**What is expected:** Would you please write out each of the entries below exactly, omitting pictures?
··· Excerpted records
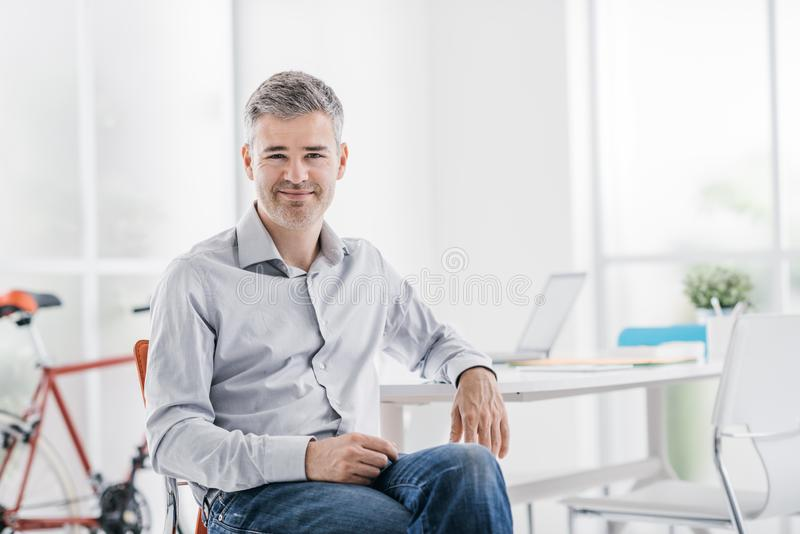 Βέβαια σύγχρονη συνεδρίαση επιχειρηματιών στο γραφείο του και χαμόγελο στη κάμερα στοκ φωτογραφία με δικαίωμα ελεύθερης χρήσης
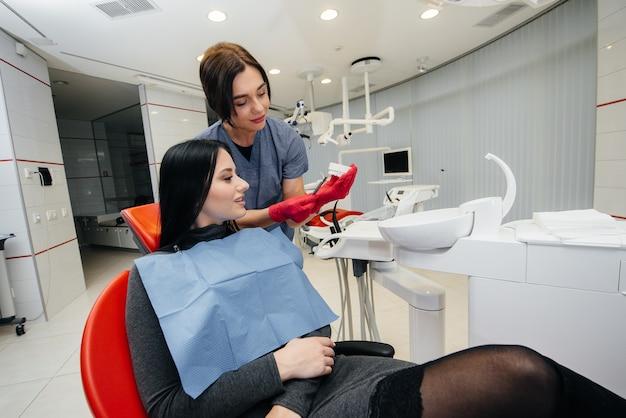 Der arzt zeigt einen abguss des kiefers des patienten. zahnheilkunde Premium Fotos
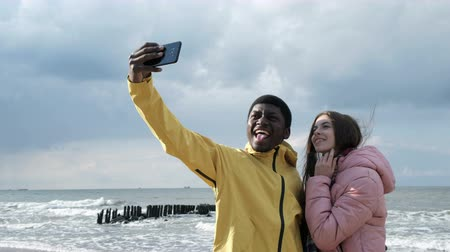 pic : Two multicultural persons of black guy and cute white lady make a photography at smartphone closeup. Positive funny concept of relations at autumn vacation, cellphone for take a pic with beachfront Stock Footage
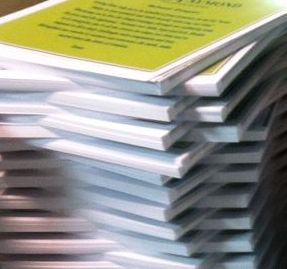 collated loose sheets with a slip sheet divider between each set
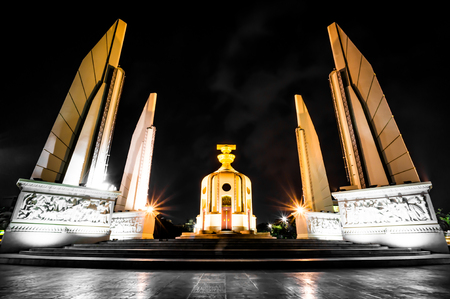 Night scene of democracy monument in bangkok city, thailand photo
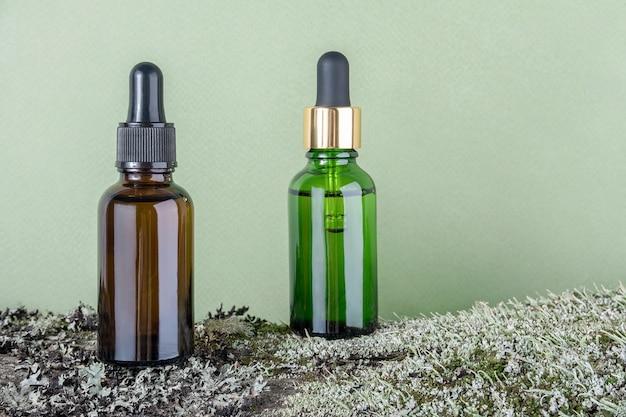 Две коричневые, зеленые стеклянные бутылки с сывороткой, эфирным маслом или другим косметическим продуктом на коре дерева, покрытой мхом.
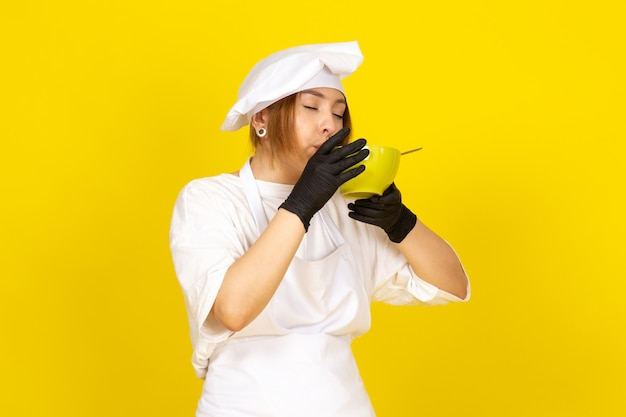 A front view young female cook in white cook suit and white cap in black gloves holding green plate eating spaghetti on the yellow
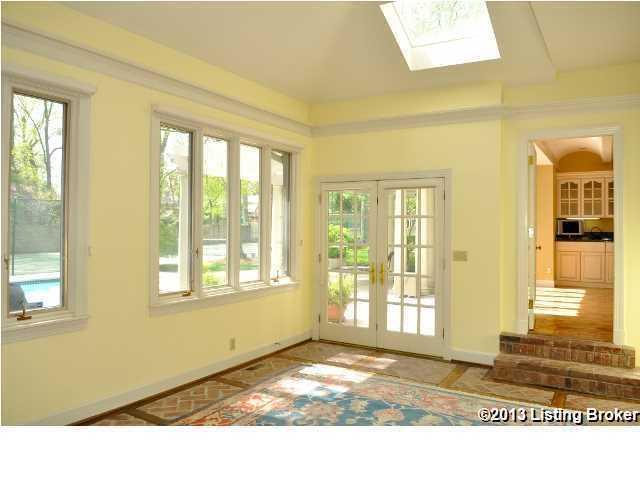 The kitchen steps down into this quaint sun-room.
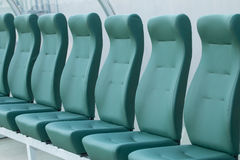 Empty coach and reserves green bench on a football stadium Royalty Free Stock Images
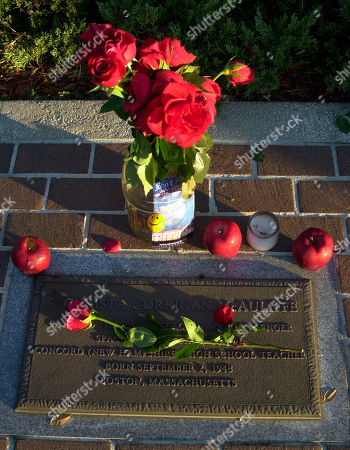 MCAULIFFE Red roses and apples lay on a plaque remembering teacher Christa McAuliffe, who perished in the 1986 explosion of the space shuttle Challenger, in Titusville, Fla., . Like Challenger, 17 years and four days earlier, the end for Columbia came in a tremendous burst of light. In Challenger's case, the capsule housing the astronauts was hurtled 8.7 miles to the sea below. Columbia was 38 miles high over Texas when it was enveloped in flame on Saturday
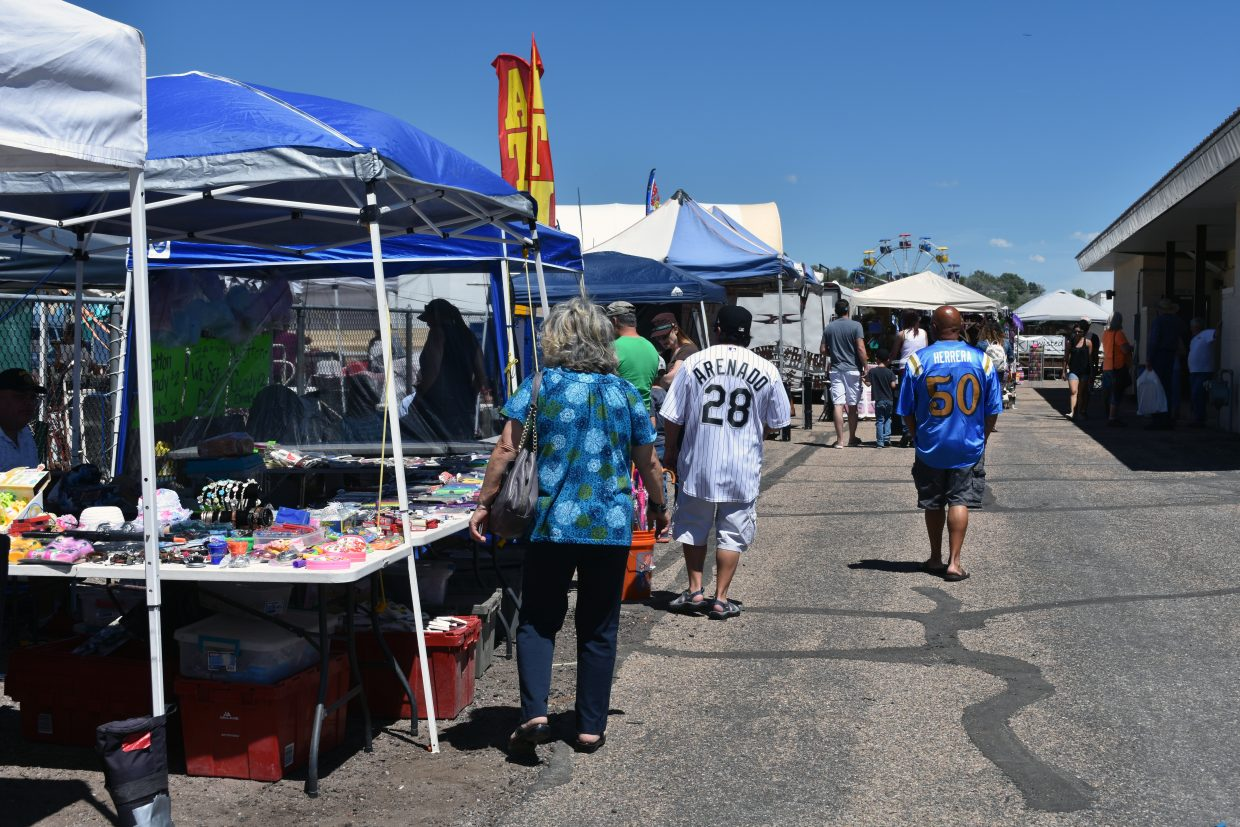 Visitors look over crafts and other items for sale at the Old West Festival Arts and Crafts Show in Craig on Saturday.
······
**Exercise output:**
 Βέβαια σύγχρονη συνεδρίαση επιχειρηματιών στο γραφείο του και χαμόγελο στη κάμερα στοκ φωτογραφία με δικαίωμα ελεύθερης χρήσης
 Der arzt zeigt einen abguss des kiefers des patienten. zahnheilkunde Premium Fotos
 pic : Two multicultural persons of black guy and cute white lady make a photography at smartphone closeup. Positive funny concept of relations at autumn vacation, cellphone for take a pic with beachfront Stock Footage
 collated loose sheets with a slip sheet divider between each set
 Night scene of democracy monument in bangkok city, thailand photo
 Две коричневые, зеленые стеклянные бутылки с сывороткой, эфирным маслом или другим косметическим продуктом на коре дерева, покрытой мхом.
 A front view young female cook in white cook suit and white cap in black gloves holding green plate eating spaghetti on the yellow
 The kitchen steps down into this quaint sun-room.
 Empty coach and reserves green bench on a football stadium Royalty Free Stock Images
 MCAULIFFE Red roses and apples lay on a plaque remembering teacher Christa McAuliffe, who perished in the 1986 explosion of the space shuttle Challenger, in Titusville, Fla., . Like Challenger, 17 years and four days earlier, the end for Columbia came in a tremendous burst of light. In Challenger's case, the capsule housing the astronauts was hurtled 8.7 miles to the sea below. Columbia was 38 miles high over Texas when it was enveloped in flame on Saturday
 Visitors look over crafts and other items for sale at the Old West Festival Arts and Crafts Show in Craig on Saturday.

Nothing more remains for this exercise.